# Hardcore: Deutscher Trailer zum Actionfilm aus der Ego-Perspektive



## SimonFistrich (31. März 2016)

Jetzt ist Deine Meinung zu *Hardcore: Deutscher Trailer zum Actionfilm aus der Ego-Perspektive* gefragt. 


				Bitte beachtet: Der Kommentarbereich wird gemäß der Forenregeln moderiert.
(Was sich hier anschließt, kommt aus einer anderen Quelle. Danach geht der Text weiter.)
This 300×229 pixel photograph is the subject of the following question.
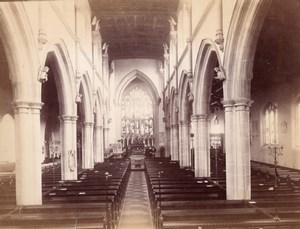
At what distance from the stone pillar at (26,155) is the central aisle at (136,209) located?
259cm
			Dieser Inhalt steht nur eingeloggten Mitgliedern zur Verfügung.
        

 Zum Artikel: Hardcore: Deutscher Trailer zum Actionfilm aus der Ego-Perspektive


----------



## stevem (31. März 2016)

Oh man, ein Film auf den ich sehr gut verzichten kann und werde, nicht nur das die Effekte total schlecht gemacht sind auch die Synchronsprecher sind mehr als schlecht, ein typischer B Movie zumindest sieht der Film sehr danach aus.


----------



## JohnCarpenter1 (31. März 2016)

Ich finde das schon witzig, aber ob's wirklich für Spielfilmlänge unterhaltend genug ist? Der Hauptdarsteller muss ja eher blass und austauschbar bleiben - man sieht nur Hände und Beine.


----------



## Leonidas1982 (13. April 2016)

*hust* VR *hust*


----------